Epic Games has just about had it with mobile OS online platforms leeching fees off of their cash cow game “Fortnite.” Both Apple and Google removed the mobile version of the Battle Royale game last week following an Epic Games update allowing mobile “Fortnite” players to pay them directly while bypassing cuts to both the App Store and Google Play. The developers however did the unthinkable and sued both. Where other apps hosted on the iOS and Android online stores simply acquiesced to giving Apple and Google a portion of their in-app purchase revenues, the “Fortnite” creators are fighting back.

Epic ‘reverses’ Apple’s 1984 ad

Tech news source The Verge reports that not long after Epic Games, the developers behind the online game “Fortnite,” took Apple to court for having its mobile app being removed from the iOS App Store, it now faces a similar obstacle from the other prominent mobile OS Android. Google similarly removed the Android version of the “Fortnite” app from Google Play. The consecutive removal of the game’s mobile versions from iOS and Android was in response to Epic Games’ seeking to bypass fees paid to both Apple and Google from in-app purchases by “Fortnite” players.

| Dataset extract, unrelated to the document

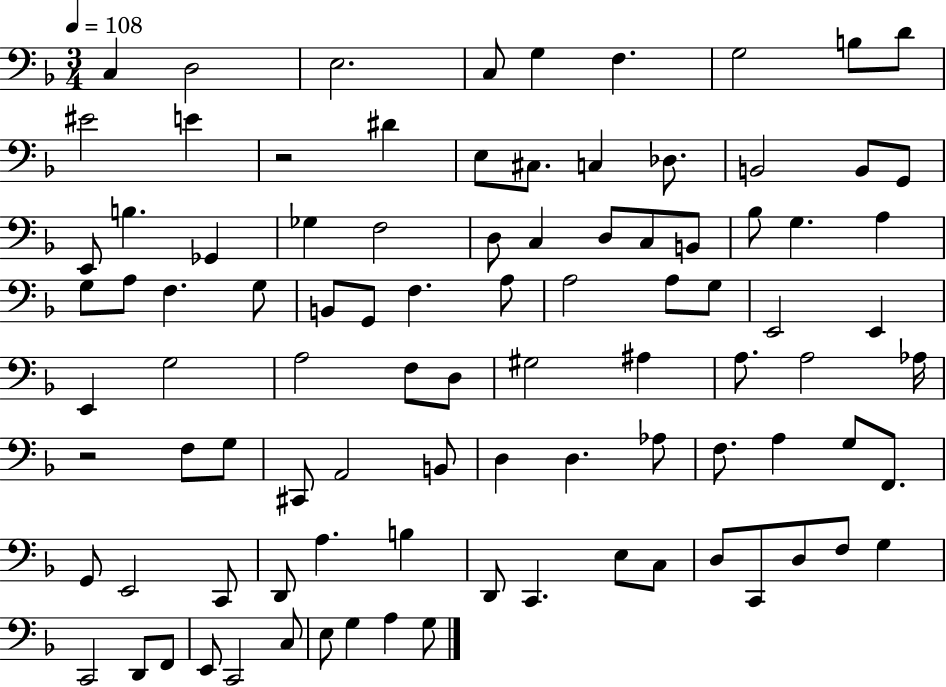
C3/q D3/h E3/h. C3/e G3/q F3/q. G3/h B3/e D4/e EIS4/h E4/q R/h D#4/q E3/e C#3/e. C3/q Db3/e. B2/h B2/e G2/e E2/e B3/q. Gb2/q Gb3/q F3/h D3/e C3/q D3/e C3/e B2/e Bb3/e G3/q. A3/q G3/e A3/e F3/q. G3/e B2/e G2/e F3/q. A3/e A3/h A3/e G3/e E2/h E2/q E2/q G3/h A3/h F3/e D3/e G#3/h A#3/q A3/e. A3/h Ab3/s R/h F3/e G3/e C#2/e A2/h B2/e D3/q D3/q. Ab3/e F3/e. A3/q G3/e F2/e. G2/e E2/h C2/e D2/e A3/q. B3/q D2/e C2/q. E3/e C3/e D3/e C2/e D3/e F3/e G3/q C2/h D2/e F2/e E2/e C2/h C3/e E3/e G3/q A3/q G3/e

In response, Epic Games is slapping Apple, then Google, with antitrust lawsuits painting their mobile platforms’ App Store and Google Play as monopolies fleecing fees off revenues gained from the apps they host online.

The primary target of the game company is Apple, as evidenced by their release of an online video ripping off the computing giant’s classic “1984” commercial for the original Apple Macintosh from that same year.

This time, in Epic Games’ reinterpretation, Apple is Big Brother and their “Fortnite” game is the oppressed new thing that is biting back instead of conforming, as with excising revenue fees.

30% revenue share deemed excessive

Mobile app stores such as Google Play and the App Store have a standard 30% share of the revenue from any purchases made from all apps they host according to CNN. No apps can be downloaded on iOS that are not on the App Store while downloading Android apps outside of Google Play is possible, but riddle with repeated safety warnings.

Some developers have railed against the 30% in-app revenue cut, but only Epic Games have taken steps to defy it, first by its update to have players pay them directly, and now with its legal proceedings against Apple and Google.

Even while that is going on though, Epic Games continues to operate “Fortnite” business as usual, featuring collaborative tie-ins with other companies like Marvel. That would explain the Season 4 Wolverine skin just recently leaked.